# Permanent Magnet DC Motor Transfer Function

D

#### Damian

I am working on a PMDC motor for which I have found the transfer function to be as follows:

[Kt]/[(sL+R)(sJ+C)+(KtKe)]

Could you please help by showing me the steps on how to convert this to a tranfer function with respect to the electrical and mechnical time constants?

Derivation of the electrical, mechincal time constants and the final simplified transfer function would be of great help... THANKS

T

#### Tom Bullock

My partner, George Younkin, wrote a paper on this. Send me your e-mail address and I'll forward 2 papers on the subject.

Tom

Thomas B. Bullock, President
Bull's Eye Research, Inc.
Fond du Lac, WI 54935-9507
Ph: 920: 929-6544
Fax: 920: 929-9344
E-mail: [email protected]
www.bullseyenet.com

S

#### sreid

If you post a FAX number I will send it to you.

S

#### sreid

Tom,

I'd like a copy for the paper. My email address is

[email protected]

Steven Reid

C

#### Curt Wilson

First, remember that the concepts of mechanical and electrical time constants are approximations here -- that they are not truly independent in this context.

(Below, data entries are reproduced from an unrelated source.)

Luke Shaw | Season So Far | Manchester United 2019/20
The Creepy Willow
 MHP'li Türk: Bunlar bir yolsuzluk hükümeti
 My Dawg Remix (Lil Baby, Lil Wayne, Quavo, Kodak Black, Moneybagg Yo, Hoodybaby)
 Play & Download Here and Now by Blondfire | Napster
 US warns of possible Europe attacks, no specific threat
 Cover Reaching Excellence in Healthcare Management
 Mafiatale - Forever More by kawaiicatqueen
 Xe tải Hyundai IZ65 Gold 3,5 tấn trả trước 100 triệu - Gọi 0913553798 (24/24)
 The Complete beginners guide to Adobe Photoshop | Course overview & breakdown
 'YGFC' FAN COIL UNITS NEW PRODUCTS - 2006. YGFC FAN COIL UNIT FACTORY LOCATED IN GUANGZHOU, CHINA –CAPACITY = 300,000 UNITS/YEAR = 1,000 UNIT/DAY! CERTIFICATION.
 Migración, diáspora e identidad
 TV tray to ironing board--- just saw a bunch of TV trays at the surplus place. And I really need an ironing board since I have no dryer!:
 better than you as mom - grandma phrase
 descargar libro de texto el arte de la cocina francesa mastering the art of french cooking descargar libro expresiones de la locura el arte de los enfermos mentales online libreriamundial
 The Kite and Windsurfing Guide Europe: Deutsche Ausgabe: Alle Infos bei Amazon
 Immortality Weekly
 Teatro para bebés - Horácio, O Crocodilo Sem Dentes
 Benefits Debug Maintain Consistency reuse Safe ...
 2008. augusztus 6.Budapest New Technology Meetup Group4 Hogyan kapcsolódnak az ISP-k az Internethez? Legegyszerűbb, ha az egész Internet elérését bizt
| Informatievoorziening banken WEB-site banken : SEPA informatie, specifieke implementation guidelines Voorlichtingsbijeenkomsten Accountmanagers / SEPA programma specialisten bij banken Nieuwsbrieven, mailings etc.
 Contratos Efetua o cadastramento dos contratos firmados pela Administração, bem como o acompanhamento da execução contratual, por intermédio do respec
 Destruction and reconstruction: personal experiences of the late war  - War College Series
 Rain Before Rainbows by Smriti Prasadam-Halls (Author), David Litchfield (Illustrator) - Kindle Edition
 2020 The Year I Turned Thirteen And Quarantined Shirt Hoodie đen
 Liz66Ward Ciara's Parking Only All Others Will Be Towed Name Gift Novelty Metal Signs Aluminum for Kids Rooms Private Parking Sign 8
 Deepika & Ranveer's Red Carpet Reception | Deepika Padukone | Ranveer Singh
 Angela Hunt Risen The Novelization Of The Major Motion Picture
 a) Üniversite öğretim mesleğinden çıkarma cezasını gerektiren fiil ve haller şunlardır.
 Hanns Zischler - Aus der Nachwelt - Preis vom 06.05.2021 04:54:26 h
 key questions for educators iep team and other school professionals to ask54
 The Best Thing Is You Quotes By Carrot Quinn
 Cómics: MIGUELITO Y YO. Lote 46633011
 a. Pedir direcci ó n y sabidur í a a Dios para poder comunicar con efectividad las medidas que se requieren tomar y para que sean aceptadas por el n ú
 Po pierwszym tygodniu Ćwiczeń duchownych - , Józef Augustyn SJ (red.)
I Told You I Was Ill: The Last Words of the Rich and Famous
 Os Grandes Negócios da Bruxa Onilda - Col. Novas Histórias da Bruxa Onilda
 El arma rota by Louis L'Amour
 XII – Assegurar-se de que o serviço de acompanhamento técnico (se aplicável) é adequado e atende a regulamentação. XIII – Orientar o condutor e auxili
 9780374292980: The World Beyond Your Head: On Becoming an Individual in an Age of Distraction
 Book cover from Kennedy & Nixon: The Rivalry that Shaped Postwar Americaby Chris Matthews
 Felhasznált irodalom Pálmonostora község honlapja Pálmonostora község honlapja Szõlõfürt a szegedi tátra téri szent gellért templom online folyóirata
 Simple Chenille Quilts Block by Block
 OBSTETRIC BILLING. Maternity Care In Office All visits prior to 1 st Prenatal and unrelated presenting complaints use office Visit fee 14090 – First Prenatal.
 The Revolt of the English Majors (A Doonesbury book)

To see where the mechanical time constant concept comes from, assume that the inductance L is so small that it can be ignored (set L to 0). This is assuming that the current response to a voltage step is so quick that it is effectively a step as well. Your denominator reduces to:

s + (Ke*Kt)/(J*R)

which is s + 1/Tm. (This assumes that C -- which I think you mean is a mechanical damping term -- is also 0.)

Next, assume you had a locked rotor so the motor could not move (no back EMF). In this case, your current would react to a voltage step with an electrical time constant of L/R.

Finally, assume your transfer function is composed of independent electrical and mechanical time constants. You would have a transfer function of:

1 / [Ke * (Te*s + 1) * (Tm*s + 1)]

Process the denominator until you get it in the form:

s^2 + As + B

The B term will be

R/L + (Ke*Kt)/(JL)

In the real transfer function, this term is just R/L. But if R/L is much bigger than the other term, which it usually is, you have a reasonable approximation.

Curt Wilson
Delta Tau Data Systems

C

#### Curt Wilson

Sorry -- In the above post, I meant to say:

The B term will be

(Ke*Kt)/(JL)

the same as in the actual transfer function.

The A term will be

R/L + (Ke*Kt)/(JR)

In the real transfer function, this term is just R/L...

Curt Wilson
Delta Tau Data Systems